Ceci étant cette polémique dans la polémique risque bien d’avoir atteint son but, détourner le débat de la question essentielle : y a-t-il une quelconque pertinence, en ce début de 21e siècle, à entretenir et exhiber à chaque occasion (14 juillet, 11 novembre, 8 mai, etc.) une organisation militaire structurée autour de ses engins de mort, et supposée entretenir la nostalgie d’une France superpuissance ?
Alors revenons-y. Et en nous appuyant sur l’éditorial plein de mépris publié par Laurent Joffrin dès le 15 juillet intitulé « Eva Joly, la naïve inconséquente », dans lequel ce dernier estime tout en finesse que celle-ci ferait mieux de « s’occuper de son jardin bio » ! Le militarisme est sans doute une question trop sérieuse, selon M. Joffrin, pour que les politiques, et notamment les candidats à l’élection présidentielle, s’en emparent. Il devrait rester l’apanage des militaires, des gens « sérieux », et visiblement de quelques éditorialistes sans imagination, pour lesquels ressasser des lieux communs et dénigrer qui pense différemment semblent suffire à faire parler de soi.
Dans le tweet qu’il adresse pour accompagner la publication de son édito, Laurent Joffrin indique d’ailleurs tout aussi subtilement « Eva Joly veut supprimer le défilé du 14 juillet. La guerre aurait donc disparu de la terre ? ». Que peut donc signifier cette phrase consternante ?
Peut-on imaginer que Laurent Joffrin estime qu’organiser des défilés militaires serait la meilleure façon d’éviter les guerres ? Sans doute, dans ce cas, serait-ce une nouvelle déclinaison maladroite du proverbe latin « Si vis pacem, para bellum »[1] au nom duquel tant de crimes et d’aberrations ont déjà été commis ! À en juger par le nombre de défilés militaires organisés par la France depuis des décennies, et le nombre de guerres auxquelles elle a malgré tout participé — et qu’elle a toutes perdues, de la débâcle de 1870, aux défaites de 1914 et 1940, sans compter les guerres de décolonisation où la force armée française brutale pourtant militairement dominante ne sut heureusement compenser l’injustice de la guerre sale menée — le moins qu’on puisse dire est que le militarisme français est loin d’avoir démontré sa pertinence tant en efficacité défensive qu’en potentiel facteur de paix !

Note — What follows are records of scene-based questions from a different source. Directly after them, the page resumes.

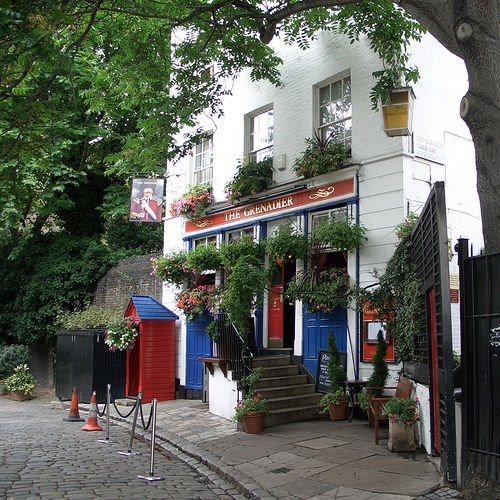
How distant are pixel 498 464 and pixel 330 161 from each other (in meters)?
7.27

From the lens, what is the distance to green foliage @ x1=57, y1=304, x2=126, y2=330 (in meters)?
17.6

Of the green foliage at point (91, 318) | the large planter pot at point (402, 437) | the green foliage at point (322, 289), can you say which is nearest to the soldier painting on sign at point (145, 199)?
the green foliage at point (91, 318)

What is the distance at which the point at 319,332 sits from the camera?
12148 mm

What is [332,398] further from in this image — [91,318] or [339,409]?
[91,318]

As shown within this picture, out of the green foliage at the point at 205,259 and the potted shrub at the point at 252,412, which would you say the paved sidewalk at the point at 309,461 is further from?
the green foliage at the point at 205,259

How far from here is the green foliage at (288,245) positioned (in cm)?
1213

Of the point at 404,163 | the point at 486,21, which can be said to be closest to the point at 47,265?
the point at 404,163

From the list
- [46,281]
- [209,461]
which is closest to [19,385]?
[46,281]

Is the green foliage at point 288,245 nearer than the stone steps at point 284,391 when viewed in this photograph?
No

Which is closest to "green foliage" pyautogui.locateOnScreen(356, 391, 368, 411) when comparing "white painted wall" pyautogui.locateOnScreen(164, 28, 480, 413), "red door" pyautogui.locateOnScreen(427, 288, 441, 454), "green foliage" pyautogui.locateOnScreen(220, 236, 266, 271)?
"white painted wall" pyautogui.locateOnScreen(164, 28, 480, 413)

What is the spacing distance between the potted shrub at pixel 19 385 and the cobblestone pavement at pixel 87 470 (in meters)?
7.06

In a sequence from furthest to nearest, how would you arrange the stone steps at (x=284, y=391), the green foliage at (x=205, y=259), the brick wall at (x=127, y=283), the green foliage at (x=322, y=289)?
the brick wall at (x=127, y=283) → the green foliage at (x=205, y=259) → the green foliage at (x=322, y=289) → the stone steps at (x=284, y=391)

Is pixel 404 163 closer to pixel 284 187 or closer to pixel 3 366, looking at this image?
pixel 284 187

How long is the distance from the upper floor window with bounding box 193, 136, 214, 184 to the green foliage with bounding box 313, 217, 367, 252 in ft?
17.8
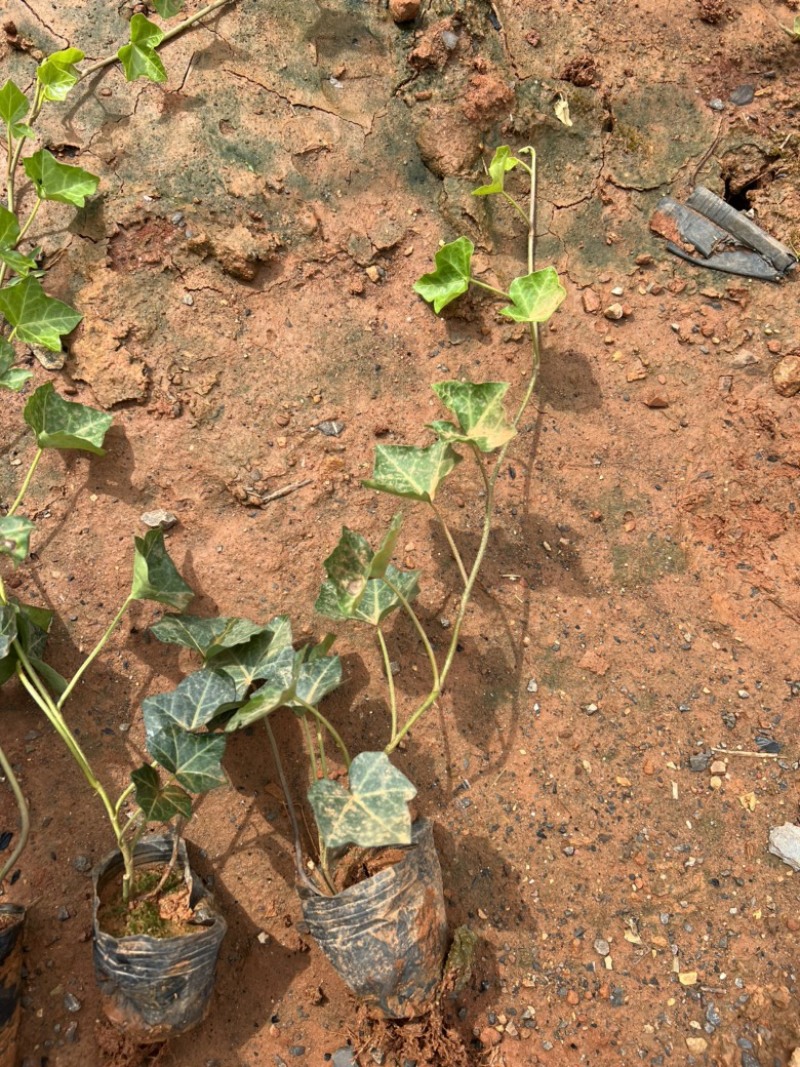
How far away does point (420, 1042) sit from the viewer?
1778mm

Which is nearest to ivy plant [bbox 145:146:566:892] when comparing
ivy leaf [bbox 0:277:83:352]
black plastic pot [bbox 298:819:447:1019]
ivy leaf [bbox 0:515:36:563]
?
black plastic pot [bbox 298:819:447:1019]

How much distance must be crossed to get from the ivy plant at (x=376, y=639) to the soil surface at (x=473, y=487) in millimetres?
159

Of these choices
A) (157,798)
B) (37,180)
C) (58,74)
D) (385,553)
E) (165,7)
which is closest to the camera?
(385,553)

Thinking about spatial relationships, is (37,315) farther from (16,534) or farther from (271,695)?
(271,695)

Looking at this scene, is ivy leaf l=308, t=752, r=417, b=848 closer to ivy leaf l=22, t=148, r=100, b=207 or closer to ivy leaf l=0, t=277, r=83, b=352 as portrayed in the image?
ivy leaf l=0, t=277, r=83, b=352

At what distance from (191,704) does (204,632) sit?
0.68 feet

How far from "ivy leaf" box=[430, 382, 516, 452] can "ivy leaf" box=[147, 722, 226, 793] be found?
93cm

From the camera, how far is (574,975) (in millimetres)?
1901

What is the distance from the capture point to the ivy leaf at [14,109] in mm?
2191

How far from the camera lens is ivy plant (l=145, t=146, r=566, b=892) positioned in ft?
5.44

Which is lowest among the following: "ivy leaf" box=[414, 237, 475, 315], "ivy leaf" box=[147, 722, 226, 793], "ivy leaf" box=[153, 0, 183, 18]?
"ivy leaf" box=[147, 722, 226, 793]

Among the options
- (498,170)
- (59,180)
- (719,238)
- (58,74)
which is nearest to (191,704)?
A: (59,180)

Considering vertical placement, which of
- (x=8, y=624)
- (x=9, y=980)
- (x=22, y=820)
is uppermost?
(x=8, y=624)

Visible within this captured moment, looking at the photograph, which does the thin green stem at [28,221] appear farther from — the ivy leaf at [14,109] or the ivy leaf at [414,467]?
the ivy leaf at [414,467]
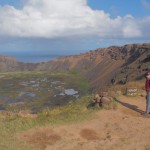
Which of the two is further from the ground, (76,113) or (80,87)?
(76,113)

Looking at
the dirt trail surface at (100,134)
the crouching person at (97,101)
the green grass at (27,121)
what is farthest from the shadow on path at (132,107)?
the green grass at (27,121)

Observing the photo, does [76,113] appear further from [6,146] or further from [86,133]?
[6,146]

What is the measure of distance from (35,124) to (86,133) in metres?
3.25

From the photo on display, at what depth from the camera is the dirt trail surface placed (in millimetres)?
14672

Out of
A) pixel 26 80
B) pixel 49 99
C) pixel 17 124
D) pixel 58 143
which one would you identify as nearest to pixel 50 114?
pixel 17 124

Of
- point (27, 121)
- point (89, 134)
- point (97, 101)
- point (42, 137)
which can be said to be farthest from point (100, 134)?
point (97, 101)

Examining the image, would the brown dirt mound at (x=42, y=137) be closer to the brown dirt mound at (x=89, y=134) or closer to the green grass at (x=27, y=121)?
the green grass at (x=27, y=121)

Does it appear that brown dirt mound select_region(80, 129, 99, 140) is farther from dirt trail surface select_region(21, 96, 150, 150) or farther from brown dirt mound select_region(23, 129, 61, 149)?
brown dirt mound select_region(23, 129, 61, 149)

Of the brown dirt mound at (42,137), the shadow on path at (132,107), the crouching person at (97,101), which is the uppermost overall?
the crouching person at (97,101)

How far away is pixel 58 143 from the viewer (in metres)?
15.2

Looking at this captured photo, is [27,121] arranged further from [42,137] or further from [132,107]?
[132,107]

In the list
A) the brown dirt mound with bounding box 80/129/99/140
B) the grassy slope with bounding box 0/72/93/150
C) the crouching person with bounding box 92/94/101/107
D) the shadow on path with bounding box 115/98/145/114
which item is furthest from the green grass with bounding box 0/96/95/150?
the shadow on path with bounding box 115/98/145/114

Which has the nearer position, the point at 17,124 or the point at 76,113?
the point at 17,124

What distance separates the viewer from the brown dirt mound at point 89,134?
1619 cm
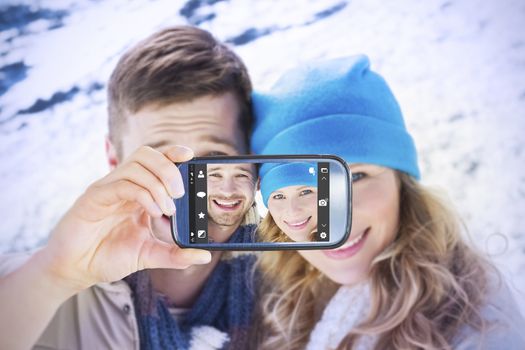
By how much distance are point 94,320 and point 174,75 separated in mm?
539

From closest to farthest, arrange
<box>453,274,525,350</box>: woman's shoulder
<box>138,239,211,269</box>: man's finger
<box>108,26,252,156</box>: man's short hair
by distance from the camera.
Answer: <box>138,239,211,269</box>: man's finger < <box>453,274,525,350</box>: woman's shoulder < <box>108,26,252,156</box>: man's short hair

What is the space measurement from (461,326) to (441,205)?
0.26m

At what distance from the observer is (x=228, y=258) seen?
122 cm

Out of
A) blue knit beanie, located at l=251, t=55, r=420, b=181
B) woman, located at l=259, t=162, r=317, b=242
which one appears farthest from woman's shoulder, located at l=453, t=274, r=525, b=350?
woman, located at l=259, t=162, r=317, b=242

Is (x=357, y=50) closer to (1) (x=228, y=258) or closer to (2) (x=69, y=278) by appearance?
(1) (x=228, y=258)

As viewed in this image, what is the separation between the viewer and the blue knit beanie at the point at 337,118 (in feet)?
3.50

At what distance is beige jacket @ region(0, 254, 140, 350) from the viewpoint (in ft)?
3.69

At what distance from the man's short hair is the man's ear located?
0.06 ft

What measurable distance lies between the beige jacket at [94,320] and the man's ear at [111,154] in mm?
265

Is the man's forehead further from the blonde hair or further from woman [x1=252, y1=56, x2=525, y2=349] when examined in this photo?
the blonde hair

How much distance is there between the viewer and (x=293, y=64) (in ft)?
4.17

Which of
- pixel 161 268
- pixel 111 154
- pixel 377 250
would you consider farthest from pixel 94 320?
pixel 377 250

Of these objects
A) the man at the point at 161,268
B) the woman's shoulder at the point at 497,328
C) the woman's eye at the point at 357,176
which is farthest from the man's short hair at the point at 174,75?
the woman's shoulder at the point at 497,328

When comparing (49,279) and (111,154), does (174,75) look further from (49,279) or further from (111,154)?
(49,279)
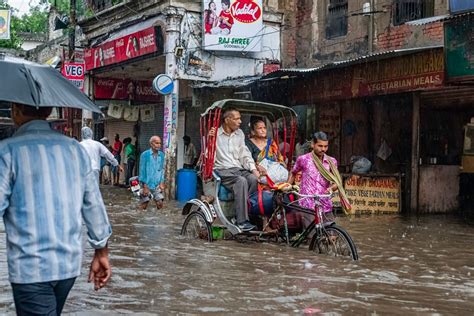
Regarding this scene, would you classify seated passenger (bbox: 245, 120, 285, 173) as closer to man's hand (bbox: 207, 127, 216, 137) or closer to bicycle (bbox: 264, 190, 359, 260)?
man's hand (bbox: 207, 127, 216, 137)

Peut-on, au risque d’apparaître aux yeux de M. Joffrin comme d’incurables naïfs, s’interroger si ce n’est pas au contraire la surenchère guerrière, la course aux armements, la volonté dominatrice de quelques puissances militaires — et le système international injuste qu’elles tentent ainsi de faire perdurer — qui constitue l’un des principaux facteurs d’instabilité géopolitique et donc de guerre ?
Chaque année, la communauté internationale dépense bon an mal an environ 1500 milliards de dollars en dépenses militaires. Une somme considérable, qui échappe globalement à toutes récessions, programmes d’économies budgétaires, etc. — la situation de la Grèce est de ce point de vue emblématique — malgré son inutilité sociale évidente.
Il n’est pas inutile de mettre cette somme en regard de celles que la communauté internationale estimerait nécessaire pour lutter contre les principaux fléaux qui menacent l’humanité, mais qu’elle ne trouve jamais ! Le coût annuel de la lutte contre le dérèglement climatique, et pour anticiper ses effets, a été évalué lors des conférences internationales à environ 100 milliards de dollars par an. Les besoins financiers nécessaires pour mettre en œuvre les objectifs du Millénaire fixés par l’ONU — pour lutter contre la pauvreté, la malnutrition, l’analphabétisme, etc. — ont, eux, été évalués de l’ordre de 50 milliards de dollars par an. On peut donc estimer que le coût de la résolution de ces deux fléaux majeurs pour l’humanité correspond à environ 1/10e des dépenses militaires mondiales.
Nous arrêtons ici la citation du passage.